GOAL OF THE EXERCISE
Arrange all of the lines below as a numbered list, leaving out the blank lines.

[Dataset records]

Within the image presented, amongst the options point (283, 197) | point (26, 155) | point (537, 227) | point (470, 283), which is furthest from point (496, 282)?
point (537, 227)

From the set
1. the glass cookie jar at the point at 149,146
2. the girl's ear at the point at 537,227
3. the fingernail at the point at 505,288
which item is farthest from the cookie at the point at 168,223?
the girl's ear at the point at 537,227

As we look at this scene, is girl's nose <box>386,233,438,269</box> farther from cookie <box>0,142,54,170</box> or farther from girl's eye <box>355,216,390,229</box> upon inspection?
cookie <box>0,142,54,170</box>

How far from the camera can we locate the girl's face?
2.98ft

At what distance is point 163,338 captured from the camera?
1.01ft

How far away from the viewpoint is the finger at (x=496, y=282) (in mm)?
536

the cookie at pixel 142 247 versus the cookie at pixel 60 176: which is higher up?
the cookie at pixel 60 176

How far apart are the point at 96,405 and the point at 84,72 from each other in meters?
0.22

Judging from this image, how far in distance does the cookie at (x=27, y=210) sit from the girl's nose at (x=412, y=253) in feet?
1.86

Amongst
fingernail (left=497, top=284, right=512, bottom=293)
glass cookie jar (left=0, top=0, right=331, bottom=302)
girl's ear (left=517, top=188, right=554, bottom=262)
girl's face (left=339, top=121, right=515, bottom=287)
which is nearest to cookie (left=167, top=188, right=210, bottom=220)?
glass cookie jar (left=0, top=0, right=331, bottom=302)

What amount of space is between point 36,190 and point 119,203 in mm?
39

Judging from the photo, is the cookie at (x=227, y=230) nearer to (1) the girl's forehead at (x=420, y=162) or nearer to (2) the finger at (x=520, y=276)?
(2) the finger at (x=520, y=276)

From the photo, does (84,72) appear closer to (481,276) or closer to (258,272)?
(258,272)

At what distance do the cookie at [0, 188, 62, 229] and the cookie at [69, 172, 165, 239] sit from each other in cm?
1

FINISHED EXERCISE
1. Within the image presented, amongst the options point (283, 197) | point (26, 155) | point (537, 227) | point (470, 283), which is furthest from point (496, 282)?
2. point (537, 227)
3. From the set
4. 1. the glass cookie jar at the point at 149,146
5. 2. the girl's ear at the point at 537,227
6. 3. the fingernail at the point at 505,288
7. which item is farthest from the cookie at the point at 168,223?
8. the girl's ear at the point at 537,227
9. As we look at this scene, is girl's nose <box>386,233,438,269</box> farther from cookie <box>0,142,54,170</box> or farther from girl's eye <box>355,216,390,229</box> upon inspection?
10. cookie <box>0,142,54,170</box>
11. How far from the camera can we locate the girl's face?
12. 2.98ft
13. At what distance is point 163,338 captured from the camera?
14. 1.01ft
15. How far away from the viewpoint is the finger at (x=496, y=282) (in mm)?
16. 536
17. the cookie at pixel 142 247 versus the cookie at pixel 60 176: which is higher up?
18. the cookie at pixel 60 176
19. How far apart are the point at 96,405 and the point at 84,72 from each other in meters?
20. 0.22
21. Judging from this image, how far in distance does the cookie at (x=27, y=210) sit from the girl's nose at (x=412, y=253) in feet?
22. 1.86
23. Amongst
24. fingernail (left=497, top=284, right=512, bottom=293)
25. glass cookie jar (left=0, top=0, right=331, bottom=302)
26. girl's ear (left=517, top=188, right=554, bottom=262)
27. girl's face (left=339, top=121, right=515, bottom=287)
28. which is nearest to cookie (left=167, top=188, right=210, bottom=220)?
29. glass cookie jar (left=0, top=0, right=331, bottom=302)
30. What amount of space is between point 36,190 and point 119,203 in mm?
31. 39
32. Judging from the photo, is the cookie at (x=227, y=230) nearer to (1) the girl's forehead at (x=420, y=162) or nearer to (2) the finger at (x=520, y=276)?
33. (2) the finger at (x=520, y=276)
34. From the photo, does (84,72) appear closer to (481,276) or closer to (258,272)?
35. (258,272)
36. At what distance do the cookie at [0, 188, 62, 229] and the cookie at [69, 172, 165, 239] sit from each other in cm?
37. 1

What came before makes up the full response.